» Testo citato:
Machiavelli, inventore dell’ars politica e delle scienze politiche moderne, dice che esistono due tipi di tumulti.
Quello che nell’Antica Roma vedeva contrapposti gli altolocati e la plebe e fu, benché aspro e brutale, il meccanismo propulsore segreto della Repubblica: non si può provare stupore, scrisse in un famoso brano dei suoi Discorsi sulla prima Deca di Tito Livio, quando si vede «il popolo riunito fischiare il Senato, il Senato fischiare il popolo, la gente correre impetuosamente per le strade, i negozi chiudere», perché quei tumulti, con i tutti i loro fischi e le loro intemperanze, furono all’origine di “buone leggi” e «la ragione principale per cui si continuò ad avere libertà».
Poi c’è quello che, nella Firenze dei suoi tempi o, poco prima, del Tumulto dei Ciompi, come obiettivo non aveva più il miglioramento di una legge e nel quale si vedeva non più “il popolo” ma “la moltitudine” scagliare une contro le altre le sue “sette” e le sue “fazioni”: non essendo tali sette e tali fazioni animate dalla preoccupazione per la libertà o il bene comune o una buona legge, ma dalla risolutezza a prevalere sulla setta o sulla fazione rivale, questo tumulto non va bene. Non può che portare, conclude Machiavelli nel terzo libro delle sue Historie Fiorentine, alla rottura del legame sociale stesso e, salvo voler vivere sotto tirannia, non è auspicabile.
Questa distinzione sembra essere stata delineata apposta per il periodo che stiamo vivendo. Infatti, dall’inizio della questione delle pensioni, abbiamo assistito a una prima serie di tumulti. Fino a giovedì scorso ci sono state settantaquattro ore di discussione in Parlamento, centodue ore di dibattiti al Senato, decine di migliaia di emendamenti che, per molti deputati, arricchivano il disegno di legge. Ci sono state decine di manifestazioni convocate da più sindacati fedeli alla loro vocazione di difesa dei lavoratori. Ci sono stati scioperi e discussioni che, in tutti i notiziari, non hanno trascurato nessun aspetto della riforma.
Questi primi tumulti, a dispetto dell’appello a “bloccare il Paese” o a “metterlo in ginocchio”, nel complesso sono stati propizi perché – al contrario di quello che i commentatori ripetono in continuazione – hanno costretto il governo a rivedere la bozza del disegno di legge in numerosi punti: come non ammettere, a meno di essere in malafede, che il testo definitivo della legge è di gran lunga diverso da quello originario? Che è stato migliorato circa la questione delle carriere lunghe, il pensionamento di alcune categorie di donne o il pensionamento anticipato per invalidità? Come negare che tale miglioramento è frutto, senza dubbio, di quel vero e proprio tumulto e della sua dialettica democratica?

» Elenco dei record:
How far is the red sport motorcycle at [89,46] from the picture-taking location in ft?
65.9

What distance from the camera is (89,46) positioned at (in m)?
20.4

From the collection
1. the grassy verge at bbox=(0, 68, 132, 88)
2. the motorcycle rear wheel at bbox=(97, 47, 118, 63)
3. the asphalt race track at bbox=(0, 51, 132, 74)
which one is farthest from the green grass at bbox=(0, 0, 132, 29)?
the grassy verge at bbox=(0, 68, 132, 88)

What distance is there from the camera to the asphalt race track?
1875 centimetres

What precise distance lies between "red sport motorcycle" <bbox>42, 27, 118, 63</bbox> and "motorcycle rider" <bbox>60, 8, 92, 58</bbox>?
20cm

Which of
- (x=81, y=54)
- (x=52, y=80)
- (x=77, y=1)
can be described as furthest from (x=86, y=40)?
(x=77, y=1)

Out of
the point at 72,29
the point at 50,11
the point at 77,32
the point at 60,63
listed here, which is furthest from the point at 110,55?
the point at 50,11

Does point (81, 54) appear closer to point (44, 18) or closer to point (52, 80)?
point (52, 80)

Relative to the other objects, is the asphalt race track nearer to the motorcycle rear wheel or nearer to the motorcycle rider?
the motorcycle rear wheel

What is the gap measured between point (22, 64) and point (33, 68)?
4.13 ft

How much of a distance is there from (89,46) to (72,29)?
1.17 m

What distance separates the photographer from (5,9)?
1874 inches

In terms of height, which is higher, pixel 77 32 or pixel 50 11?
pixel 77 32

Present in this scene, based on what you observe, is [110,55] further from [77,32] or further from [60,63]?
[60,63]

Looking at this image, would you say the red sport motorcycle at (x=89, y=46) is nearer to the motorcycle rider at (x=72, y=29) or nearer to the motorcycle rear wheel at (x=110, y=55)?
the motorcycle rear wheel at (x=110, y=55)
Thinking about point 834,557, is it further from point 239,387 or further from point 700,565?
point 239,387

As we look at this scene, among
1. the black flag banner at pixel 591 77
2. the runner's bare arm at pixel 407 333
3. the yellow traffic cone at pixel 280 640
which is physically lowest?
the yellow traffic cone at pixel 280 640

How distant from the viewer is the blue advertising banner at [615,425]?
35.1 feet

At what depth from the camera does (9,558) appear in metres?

» Istruzioni di lavoro:
- A) Indica se ciascuna affermazione concorda con il testo citato, rispondendo sì o no e riportando alla lettera le parole del testo che lo stabiliscono. (i) Secondo Machiavelli, i tumulti dell’Antica Roma furono all’origine di buone leggi. (ii) Al Senato ci sono state settantaquattro ore di dibattiti. (iii) Machiavelli trae la sua conclusione sul secondo tipo di tumulto nel terzo libro delle Historie Fiorentine.
- B) Trascrivi fedelmente dal testo citato tutto il brano che va da "Poi c’è quello" giù fino a "non è auspicabile.".

» Risposte complete:
- A)
(i) Sì: «furono all’origine di “buone leggi”».
(ii) No: «centodue ore di dibattiti al Senato».
(iii) Sì: «conclude Machiavelli nel terzo libro delle sue Historie Fiorentine».

- B)
Poi c’è quello che, nella Firenze dei suoi tempi o, poco prima, del Tumulto dei Ciompi, come obiettivo non aveva più il miglioramento di una legge e nel quale si vedeva non più “il popolo” ma “la moltitudine” scagliare une contro le altre le sue “sette” e le sue “fazioni”: non essendo tali sette e tali fazioni animate dalla preoccupazione per la libertà o il bene comune o una buona legge, ma dalla risolutezza a prevalere sulla setta o sulla fazione rivale, questo tumulto non va bene. Non può che portare, conclude Machiavelli nel terzo libro delle sue Historie Fiorentine, alla rottura del legame sociale stesso e, salvo voler vivere sotto tirannia, non è auspicabile.